The Conscious Parent by Shefali Tsabary

Author:Shefali Tsabary
Language: eng
Format: epub
Publisher: Joosr Ltd


Conscious parenting is not permissive parenting: we play a vital role in shaping our children’s behavior

When your child makes a mistake, they need to know that they are still loved and that they are not inherently “bad.” Parenting through fear or shame shuts off your child’s connection to you and does not let them learn from the experience.

Consider this: You come downstairs one day and find the kitchen strewn with breakfast cereal and spilt milk. Your child is sitting at the table with a huge beam on their face. Like so many others in your situation, your response is to immediately launch into a tirade of anger. But what you fail to realize is that your child tried to help you out by fixing their own breakfast that morning and had felt proud of themselves for doing so.

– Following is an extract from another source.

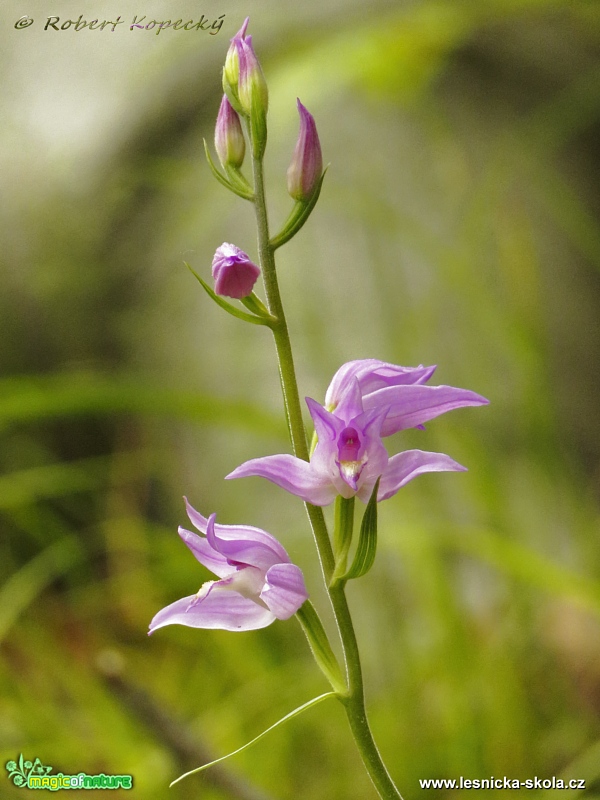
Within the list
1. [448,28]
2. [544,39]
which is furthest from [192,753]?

If we pause and reflect, we are more likely to see our child’s good intentions and so react with more consideration. Again, the pause is crucial: it allows us to remember that our reactions are usually a reflection on us, rather than our child. Honoring our child’s true nature means being mindful of the fact that they will do things differently to how we might want them to, and this does not mean that their way is any less worthwhile.

Sometimes, though, a child who acts out is calling for you to offer boundaries and containment. Most children who repeatedly exasperate their parents to the point of anger are actually asking for more sufficient boundaries. A child who continually pulls her brother’s hair needs to be treated firmly and consistently, with swift action the first time it happens—not from a place of judgment, but with a matter-of-fact “We don’t hurt others, you’ll have to sit next to me for the next five minutes.” You could then simply sit quietly with them, and afterwards ask them how they can make amends with their sibling.

Responding consistently each time reinforces the boundary, giving the child a sense of anchoring, both physically and emotionally. Later you can look at the reason behind the behavior and work on that (perhaps, for example, they feel that the brother gets more attention than them). Your calm response will have the added advantage of making your child more receptive to a conversation about balancing their own will with the needs of others, preparing them for harmonious relationships throughout their lives.

Conscious parenting requires that we remove the emotion from shaping our child’s behavior, instead looking at the reason they act a certain way. If needs be, we can then act swiftly and firmly to stop the behavior, and prevent it from happening in the future.